Innovation driving equity release growth as product numbers double: ERC
The growth in equity release has been driven by innovation across the later life lending market, as the number of product options available has more than doubled in two years, according to the Equity Release Council's Autumn 2018 report.
"These figures highlight the rise in new products and increased product flexibility, which is helping older homeowners to fulfill a host of pressing personal, social and financial needs. "
As of August 2018, 139 product options were available to consumers, more than double the 58 products on the market two years ago.
The Council says this increase in product choices has sparked a growing base of equity release customers in recent years – up by 81% from H1 2016 to H1 2018.
It also noted the greater flexibility that today's equity release products offer. Four in five (80%) product options offer consumers the choice to make ad-hoc, penalty-free voluntary or partial repayments of their loan, up from 68% a year ago, while lifetime mortgages now include the option to ringfence equity.
Additionally, increased choice has come with lower pricing driven by greater competition in the sector: the average interest rate for equity release products was 5.22% as of July 2018, down from 5.27% in July 2017 and from 5.96% a year earlier. Comparing average rates by customer rather than by product shows that the typical new customer paid less than 5% across both drawdown and lump sum plans.

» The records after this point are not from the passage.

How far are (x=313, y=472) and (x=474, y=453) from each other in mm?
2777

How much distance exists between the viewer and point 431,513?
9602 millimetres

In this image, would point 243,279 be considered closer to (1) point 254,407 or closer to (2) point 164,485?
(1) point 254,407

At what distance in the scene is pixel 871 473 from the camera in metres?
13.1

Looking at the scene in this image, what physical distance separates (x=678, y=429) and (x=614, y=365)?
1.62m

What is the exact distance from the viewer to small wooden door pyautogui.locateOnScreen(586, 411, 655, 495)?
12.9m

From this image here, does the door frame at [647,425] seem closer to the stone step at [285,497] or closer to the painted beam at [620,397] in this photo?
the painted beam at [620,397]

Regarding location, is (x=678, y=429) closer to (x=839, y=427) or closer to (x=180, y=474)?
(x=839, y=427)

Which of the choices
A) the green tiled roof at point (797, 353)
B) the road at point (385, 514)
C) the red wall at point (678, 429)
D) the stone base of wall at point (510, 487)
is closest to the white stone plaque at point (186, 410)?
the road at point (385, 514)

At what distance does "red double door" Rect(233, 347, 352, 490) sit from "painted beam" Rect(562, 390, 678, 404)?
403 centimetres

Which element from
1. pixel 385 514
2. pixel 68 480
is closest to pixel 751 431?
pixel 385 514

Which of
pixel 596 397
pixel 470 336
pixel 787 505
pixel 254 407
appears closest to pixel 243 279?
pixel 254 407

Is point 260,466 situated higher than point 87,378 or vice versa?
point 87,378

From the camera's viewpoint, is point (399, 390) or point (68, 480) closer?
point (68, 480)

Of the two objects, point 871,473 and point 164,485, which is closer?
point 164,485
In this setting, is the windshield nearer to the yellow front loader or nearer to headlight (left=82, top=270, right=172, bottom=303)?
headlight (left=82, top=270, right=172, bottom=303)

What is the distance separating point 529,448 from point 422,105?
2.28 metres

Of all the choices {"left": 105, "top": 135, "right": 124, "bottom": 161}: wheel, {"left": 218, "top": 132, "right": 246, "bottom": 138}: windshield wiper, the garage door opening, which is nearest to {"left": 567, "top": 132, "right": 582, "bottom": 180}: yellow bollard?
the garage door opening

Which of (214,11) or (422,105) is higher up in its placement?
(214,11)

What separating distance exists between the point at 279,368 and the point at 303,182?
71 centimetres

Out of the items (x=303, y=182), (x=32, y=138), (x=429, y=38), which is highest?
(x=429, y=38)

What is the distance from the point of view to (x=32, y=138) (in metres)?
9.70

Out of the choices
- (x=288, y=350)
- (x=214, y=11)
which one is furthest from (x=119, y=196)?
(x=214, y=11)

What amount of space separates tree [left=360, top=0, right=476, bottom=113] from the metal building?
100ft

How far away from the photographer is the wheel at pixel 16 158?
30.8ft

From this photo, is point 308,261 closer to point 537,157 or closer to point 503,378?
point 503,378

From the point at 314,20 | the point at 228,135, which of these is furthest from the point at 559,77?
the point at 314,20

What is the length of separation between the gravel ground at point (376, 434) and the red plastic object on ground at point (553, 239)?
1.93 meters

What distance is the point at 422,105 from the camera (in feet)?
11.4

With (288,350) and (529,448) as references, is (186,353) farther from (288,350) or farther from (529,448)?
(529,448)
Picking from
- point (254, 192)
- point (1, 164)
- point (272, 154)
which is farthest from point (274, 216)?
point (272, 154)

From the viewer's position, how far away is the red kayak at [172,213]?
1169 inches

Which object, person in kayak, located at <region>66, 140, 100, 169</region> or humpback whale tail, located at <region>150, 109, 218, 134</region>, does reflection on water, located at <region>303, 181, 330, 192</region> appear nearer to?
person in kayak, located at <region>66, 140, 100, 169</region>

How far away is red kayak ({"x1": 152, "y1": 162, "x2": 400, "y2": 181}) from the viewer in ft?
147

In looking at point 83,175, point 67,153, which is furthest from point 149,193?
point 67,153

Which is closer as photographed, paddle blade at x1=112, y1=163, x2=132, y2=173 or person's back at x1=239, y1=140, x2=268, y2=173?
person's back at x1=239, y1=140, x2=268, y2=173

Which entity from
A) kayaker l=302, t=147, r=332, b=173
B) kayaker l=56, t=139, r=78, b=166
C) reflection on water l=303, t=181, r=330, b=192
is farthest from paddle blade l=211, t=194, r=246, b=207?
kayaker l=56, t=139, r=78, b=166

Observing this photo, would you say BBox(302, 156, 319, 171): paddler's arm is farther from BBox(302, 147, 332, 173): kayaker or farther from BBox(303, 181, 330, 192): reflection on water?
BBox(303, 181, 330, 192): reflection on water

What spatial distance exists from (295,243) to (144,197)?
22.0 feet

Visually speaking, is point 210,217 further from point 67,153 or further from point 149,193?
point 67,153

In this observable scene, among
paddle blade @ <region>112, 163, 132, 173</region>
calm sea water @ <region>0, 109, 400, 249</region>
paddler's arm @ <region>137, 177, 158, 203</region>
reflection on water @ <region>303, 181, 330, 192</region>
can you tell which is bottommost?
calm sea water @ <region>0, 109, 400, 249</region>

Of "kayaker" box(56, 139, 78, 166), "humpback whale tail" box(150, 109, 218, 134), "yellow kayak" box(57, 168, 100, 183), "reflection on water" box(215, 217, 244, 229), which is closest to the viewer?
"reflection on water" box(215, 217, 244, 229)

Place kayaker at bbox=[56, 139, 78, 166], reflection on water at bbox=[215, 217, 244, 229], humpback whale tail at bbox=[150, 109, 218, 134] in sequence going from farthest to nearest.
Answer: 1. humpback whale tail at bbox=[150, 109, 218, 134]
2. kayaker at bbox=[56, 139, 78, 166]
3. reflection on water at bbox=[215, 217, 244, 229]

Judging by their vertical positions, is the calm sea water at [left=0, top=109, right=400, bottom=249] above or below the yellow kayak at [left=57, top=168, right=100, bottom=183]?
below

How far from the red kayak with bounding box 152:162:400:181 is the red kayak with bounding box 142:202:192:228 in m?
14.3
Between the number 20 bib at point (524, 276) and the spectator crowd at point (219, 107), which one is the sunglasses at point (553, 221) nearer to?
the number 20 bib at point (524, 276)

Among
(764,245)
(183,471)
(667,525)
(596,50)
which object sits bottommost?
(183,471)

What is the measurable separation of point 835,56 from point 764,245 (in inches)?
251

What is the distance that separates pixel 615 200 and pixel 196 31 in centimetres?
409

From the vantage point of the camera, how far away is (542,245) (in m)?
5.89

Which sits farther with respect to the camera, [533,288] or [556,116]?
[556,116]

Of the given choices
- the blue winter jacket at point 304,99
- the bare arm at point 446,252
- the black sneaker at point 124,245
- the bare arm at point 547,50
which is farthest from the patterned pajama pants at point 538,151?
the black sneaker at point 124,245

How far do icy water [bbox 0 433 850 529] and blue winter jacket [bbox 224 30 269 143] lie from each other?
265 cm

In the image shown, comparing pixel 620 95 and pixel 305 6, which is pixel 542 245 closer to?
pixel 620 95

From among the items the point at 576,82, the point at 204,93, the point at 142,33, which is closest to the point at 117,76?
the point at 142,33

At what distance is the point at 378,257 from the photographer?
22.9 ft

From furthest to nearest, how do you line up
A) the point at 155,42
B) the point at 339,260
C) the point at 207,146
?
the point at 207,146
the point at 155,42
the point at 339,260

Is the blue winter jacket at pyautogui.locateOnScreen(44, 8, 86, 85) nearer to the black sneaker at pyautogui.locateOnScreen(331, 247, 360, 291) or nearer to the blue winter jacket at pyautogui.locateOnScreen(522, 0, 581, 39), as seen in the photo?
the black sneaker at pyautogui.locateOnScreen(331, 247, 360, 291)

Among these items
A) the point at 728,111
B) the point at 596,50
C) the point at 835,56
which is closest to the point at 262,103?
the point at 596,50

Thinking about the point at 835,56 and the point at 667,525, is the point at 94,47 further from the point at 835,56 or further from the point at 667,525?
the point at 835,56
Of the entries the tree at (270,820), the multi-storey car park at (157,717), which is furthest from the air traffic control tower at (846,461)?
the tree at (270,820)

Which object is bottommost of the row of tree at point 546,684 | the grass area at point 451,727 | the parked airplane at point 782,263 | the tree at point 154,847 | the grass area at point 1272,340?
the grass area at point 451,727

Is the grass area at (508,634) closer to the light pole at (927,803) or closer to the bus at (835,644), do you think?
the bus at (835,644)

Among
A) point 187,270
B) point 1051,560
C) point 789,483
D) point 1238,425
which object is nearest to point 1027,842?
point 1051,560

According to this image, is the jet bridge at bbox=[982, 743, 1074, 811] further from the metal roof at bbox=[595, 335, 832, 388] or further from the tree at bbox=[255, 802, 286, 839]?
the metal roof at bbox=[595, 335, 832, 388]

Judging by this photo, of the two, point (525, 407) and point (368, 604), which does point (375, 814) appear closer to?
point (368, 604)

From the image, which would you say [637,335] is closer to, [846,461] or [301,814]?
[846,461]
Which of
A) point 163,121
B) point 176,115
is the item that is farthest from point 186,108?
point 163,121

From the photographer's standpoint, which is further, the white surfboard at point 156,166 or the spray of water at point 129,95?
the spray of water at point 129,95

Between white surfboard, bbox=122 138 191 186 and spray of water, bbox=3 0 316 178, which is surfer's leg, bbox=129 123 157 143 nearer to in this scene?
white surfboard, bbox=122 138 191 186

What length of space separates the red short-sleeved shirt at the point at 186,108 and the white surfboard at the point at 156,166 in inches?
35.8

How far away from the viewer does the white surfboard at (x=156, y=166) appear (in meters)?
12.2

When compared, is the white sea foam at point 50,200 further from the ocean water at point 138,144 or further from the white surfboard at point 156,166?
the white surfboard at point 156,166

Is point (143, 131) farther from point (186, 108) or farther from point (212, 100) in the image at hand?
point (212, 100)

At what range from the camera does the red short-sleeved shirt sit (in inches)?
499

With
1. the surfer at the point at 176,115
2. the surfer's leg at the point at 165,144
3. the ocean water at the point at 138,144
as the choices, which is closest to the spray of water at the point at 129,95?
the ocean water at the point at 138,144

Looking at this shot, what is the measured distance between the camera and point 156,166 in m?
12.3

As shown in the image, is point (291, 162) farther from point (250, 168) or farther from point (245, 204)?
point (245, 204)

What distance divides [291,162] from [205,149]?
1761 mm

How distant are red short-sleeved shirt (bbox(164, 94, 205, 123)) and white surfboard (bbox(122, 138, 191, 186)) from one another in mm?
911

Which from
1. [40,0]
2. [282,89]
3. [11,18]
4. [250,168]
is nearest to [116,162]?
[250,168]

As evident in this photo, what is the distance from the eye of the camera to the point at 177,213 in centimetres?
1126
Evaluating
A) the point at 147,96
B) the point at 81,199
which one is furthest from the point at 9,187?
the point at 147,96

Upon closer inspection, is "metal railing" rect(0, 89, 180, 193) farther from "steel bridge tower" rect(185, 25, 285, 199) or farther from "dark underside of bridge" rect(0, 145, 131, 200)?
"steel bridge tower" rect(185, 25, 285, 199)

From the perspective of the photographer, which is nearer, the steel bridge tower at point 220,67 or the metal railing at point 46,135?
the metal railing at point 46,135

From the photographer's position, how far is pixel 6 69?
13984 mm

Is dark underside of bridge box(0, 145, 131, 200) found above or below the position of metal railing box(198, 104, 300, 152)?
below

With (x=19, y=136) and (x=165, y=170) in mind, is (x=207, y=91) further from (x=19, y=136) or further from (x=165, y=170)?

A total of 38,912 households aged 55 and over used equity release products from members of The Council to unlock housing wealth in H1 2018. This included 21,490 new plans agreed, up by 28% from 16,805 a year earlier. A further 15,709 returning drawdown customers made withdrawals from their agreed reserve funds between January and June, up 25% year-on-year.
Across both product types, the average customer continued to draw on proportionate amounts of housing wealth below the 50%+ maximum LTV available on the market. The average size of a lump sum plan was smaller in H1 2018 than in H2 2017, bringing the average loan-to-value down to 30.8%.
In contrast, the average drawdown plan increased, but customers continued to take less than a fifth (18.2%) of their total housing wealth as an initial advance – keeping further funds in reserve, limiting the build-up of interest over the lifetime of their plan.
Government figures show the number of households in England purchased via a gift or loan from friends or family recently reached a post-2007/8 high of 1.1m.
David Burrowes, chairman of the Equity Release Council, commented: “These figures highlight the rise in new products and increased product flexibility, which is helping older homeowners to fulfill a host of pressing personal, social and financial needs. This innovation has brought more competition to the later life lending arena, while maintaining the standards and protections which ensure equity release products are futureproofed to provide good outcomes for consumers.
“As customers navigate their way through a growing range of product choices – including retirement interest-only mortgages – the appropriate advice, guidance and support is needed to weigh up the various benefits, costs, flexibilities and protections to ensure they are suitable to meet both current and future needs.
“Industry and regulators must continue to work to ensure customers are aware of all the options available to them when deciding how best to support themselves and their families in later life, taking all their assets – including pensions, savings, investments and property – into consideration.”